The 1856 Sydney half sovereign with the Type 2 reverse is extremely rare in any condition - research as at July 2016 indicates that possibly around 12 unique examples are known to be available to collectors.
The 1861 Sydney Half Sovereign with the Type 2 reverse is in fact quite a bit rarer - just 4 unique examples have been sighted on the open market to date.
The current body of knowledge on the background of the 1856 Sydney half sovereign with the Type 2 reverse has evolved over time:
November 1981 - The coin was first published in the Spink Noble Sale 39 auction catalogue in November 1981. Thought to have been produced by the same matrix used to strike the 1853 Sydney Mint pattern half sovereign - one of the most important coins in Australia's numismatic history.

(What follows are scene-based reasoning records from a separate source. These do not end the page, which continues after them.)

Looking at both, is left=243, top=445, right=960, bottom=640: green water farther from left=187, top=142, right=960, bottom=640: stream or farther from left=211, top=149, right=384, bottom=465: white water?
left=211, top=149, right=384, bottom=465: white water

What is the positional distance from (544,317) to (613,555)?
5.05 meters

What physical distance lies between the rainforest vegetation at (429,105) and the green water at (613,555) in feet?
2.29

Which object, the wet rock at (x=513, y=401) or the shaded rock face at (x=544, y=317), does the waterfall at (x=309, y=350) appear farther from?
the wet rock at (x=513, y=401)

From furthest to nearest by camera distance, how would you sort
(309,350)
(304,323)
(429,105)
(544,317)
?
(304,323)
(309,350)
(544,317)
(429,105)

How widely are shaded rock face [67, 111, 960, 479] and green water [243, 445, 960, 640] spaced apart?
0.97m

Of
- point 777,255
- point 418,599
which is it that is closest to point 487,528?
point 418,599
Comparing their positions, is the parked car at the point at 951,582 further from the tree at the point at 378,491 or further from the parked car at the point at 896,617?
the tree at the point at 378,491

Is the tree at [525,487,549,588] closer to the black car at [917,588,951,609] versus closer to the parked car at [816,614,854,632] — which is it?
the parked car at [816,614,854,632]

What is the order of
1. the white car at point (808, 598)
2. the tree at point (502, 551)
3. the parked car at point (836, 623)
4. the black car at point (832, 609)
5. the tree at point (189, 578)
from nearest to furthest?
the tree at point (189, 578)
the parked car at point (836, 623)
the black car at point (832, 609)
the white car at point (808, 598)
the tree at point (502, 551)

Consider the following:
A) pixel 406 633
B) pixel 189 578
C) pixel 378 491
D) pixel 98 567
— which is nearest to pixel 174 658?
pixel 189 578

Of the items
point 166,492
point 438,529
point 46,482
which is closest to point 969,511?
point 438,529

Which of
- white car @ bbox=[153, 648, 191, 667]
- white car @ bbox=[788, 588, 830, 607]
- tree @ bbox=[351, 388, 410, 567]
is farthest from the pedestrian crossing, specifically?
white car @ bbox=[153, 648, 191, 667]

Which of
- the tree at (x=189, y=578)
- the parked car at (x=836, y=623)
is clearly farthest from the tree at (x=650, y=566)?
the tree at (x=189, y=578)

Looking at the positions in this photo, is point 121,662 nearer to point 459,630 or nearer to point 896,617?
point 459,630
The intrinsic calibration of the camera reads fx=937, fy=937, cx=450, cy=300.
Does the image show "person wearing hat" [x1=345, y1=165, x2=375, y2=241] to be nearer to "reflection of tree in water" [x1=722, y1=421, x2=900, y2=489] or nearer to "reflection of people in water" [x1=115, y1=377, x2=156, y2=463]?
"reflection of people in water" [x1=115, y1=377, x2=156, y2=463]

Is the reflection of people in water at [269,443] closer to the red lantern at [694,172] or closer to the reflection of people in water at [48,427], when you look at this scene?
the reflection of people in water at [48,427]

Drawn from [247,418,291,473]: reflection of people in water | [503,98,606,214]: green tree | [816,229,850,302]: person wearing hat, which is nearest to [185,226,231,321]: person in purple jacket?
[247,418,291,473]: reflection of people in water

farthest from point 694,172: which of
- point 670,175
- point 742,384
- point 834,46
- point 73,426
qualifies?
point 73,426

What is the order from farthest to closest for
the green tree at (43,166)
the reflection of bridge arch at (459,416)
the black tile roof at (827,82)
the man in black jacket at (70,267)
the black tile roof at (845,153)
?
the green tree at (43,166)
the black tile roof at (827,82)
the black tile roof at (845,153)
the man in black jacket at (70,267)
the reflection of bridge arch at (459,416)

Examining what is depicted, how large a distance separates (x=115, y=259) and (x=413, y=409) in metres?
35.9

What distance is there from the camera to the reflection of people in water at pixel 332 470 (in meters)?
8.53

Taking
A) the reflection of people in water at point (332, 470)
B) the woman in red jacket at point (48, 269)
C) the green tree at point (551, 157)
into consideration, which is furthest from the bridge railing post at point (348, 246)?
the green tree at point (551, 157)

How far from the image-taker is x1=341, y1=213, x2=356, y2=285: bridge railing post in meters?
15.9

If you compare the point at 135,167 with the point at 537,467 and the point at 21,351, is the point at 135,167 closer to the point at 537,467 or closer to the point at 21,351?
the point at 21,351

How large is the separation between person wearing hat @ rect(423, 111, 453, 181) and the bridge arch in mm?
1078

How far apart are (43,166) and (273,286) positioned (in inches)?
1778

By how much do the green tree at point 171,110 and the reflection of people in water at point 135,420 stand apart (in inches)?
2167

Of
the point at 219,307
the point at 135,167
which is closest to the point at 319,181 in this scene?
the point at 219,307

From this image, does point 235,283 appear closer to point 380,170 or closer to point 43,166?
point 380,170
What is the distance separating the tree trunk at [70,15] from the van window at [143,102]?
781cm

2005 - Research conducted in preparation for the auction of gold coins taken from the Reserve Bank's archives showed that the reverse die used to strike the 1856 Sydney half sovereign with the Type 2 reverse was in fact quite different to both the 1853 pattern half sovereign, as well as all other Sydney Mint half sovereigns.
2012 - the first 1861 Sydney Half Sovereign with the Type 2 reverse was identified on eBay by a WA numismatist
That the 1856 half sovereign with the Type 2 reverse was struck with a pattern reverse die is beyond dispute, whether you believe this came about by accident or design depends on your view of the organizational culture and working conditions at the Sydney Mint during these formative years.
One logical explanation put forward regarding the existence of 1856 half sovereigns with the Type 2 reverse is that a further "pattern" half sovereign reverse die (i.e. one different to the die used to strike the 1853 patterns, and also different to those used to strike coins for circulation) was somehow unintentionally mixed with a batch of "working" half sovereign dies sent from London, and that therefore it was used quite by accident.
A more pragmatic thought is that the Sydney Mint may have been short of half sovereign reverse dies at some stage during 1856, and that the pattern die was deployed into the production process out of necessity.
It is likely that Sydney Mint staff found themselves in the same situation in 1861, which led to the existence of this particular example.
These circumstances mean the 1861 Sydney Half Sovereign with the Type 2 reverse is another rare and important reminder of the lengths that Sydney Mint staff were forced to go to ensure that production of Australia's earliest half sovereigns could continue uninterrupted.
In that sense, it ranks alongside the 1856 Sydney half sovereign with the Type 2 reverse, the 1858 Type II Sydney Mint half sovereign with the RR reverse legend "error", as well as the overdates known in the Type 2 Half Sovereign series.
As time passes, I expect further research will be done into the relationship between the die states of the different Type 2 reverse Sydney Mint half sovereign, which will increase clarity regarding the likely reasons behind their existence.